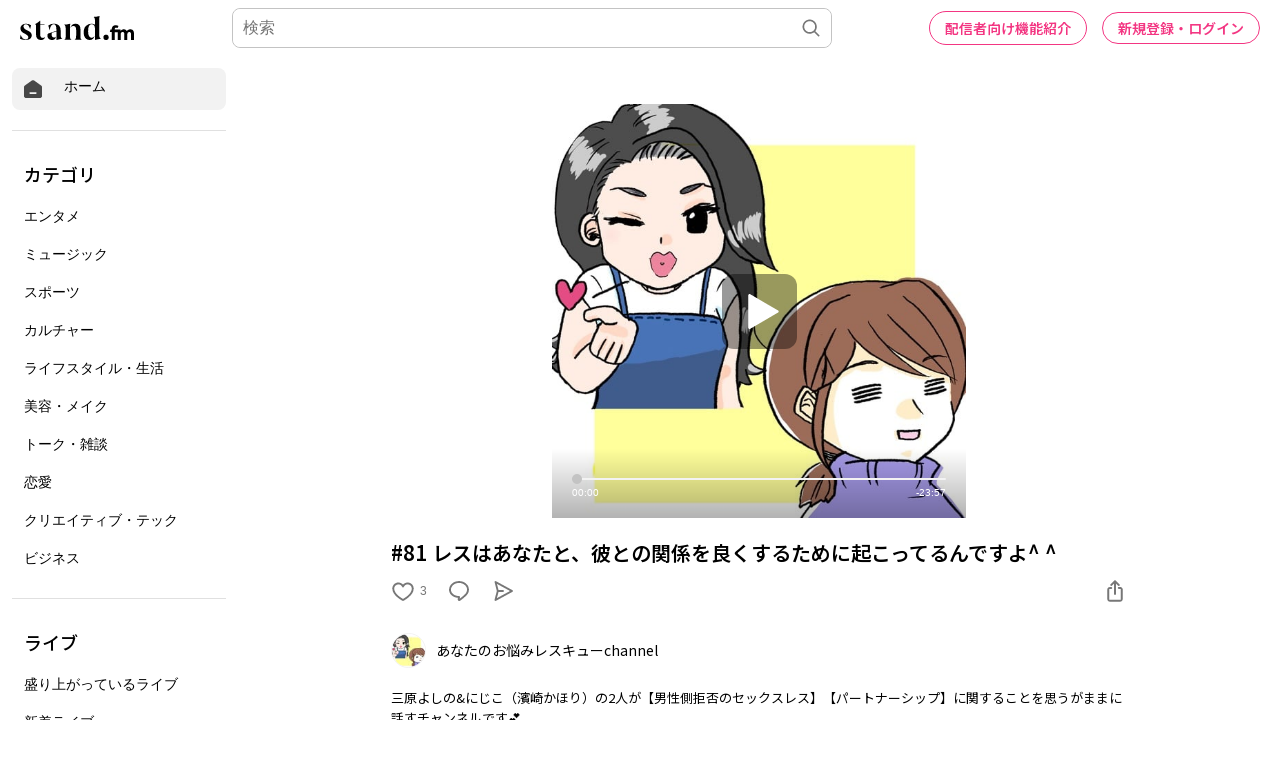

--- FILE ---
content_type: text/html; charset=utf-8
request_url: https://www.google.com/recaptcha/api2/aframe
body_size: 181
content:
<!DOCTYPE HTML><html><head><meta http-equiv="content-type" content="text/html; charset=UTF-8"></head><body><script nonce="N775iYrj5lvi736d95qepA">/** Anti-fraud and anti-abuse applications only. See google.com/recaptcha */ try{var clients={'sodar':'https://pagead2.googlesyndication.com/pagead/sodar?'};window.addEventListener("message",function(a){try{if(a.source===window.parent){var b=JSON.parse(a.data);var c=clients[b['id']];if(c){var d=document.createElement('img');d.src=c+b['params']+'&rc='+(localStorage.getItem("rc::a")?sessionStorage.getItem("rc::b"):"");window.document.body.appendChild(d);sessionStorage.setItem("rc::e",parseInt(sessionStorage.getItem("rc::e")||0)+1);localStorage.setItem("rc::h",'1768982729819');}}}catch(b){}});window.parent.postMessage("_grecaptcha_ready", "*");}catch(b){}</script></body></html>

Work request: Tell how many lines of the data above hold the string "text". The number alone is the answer.

Exercise solution: 2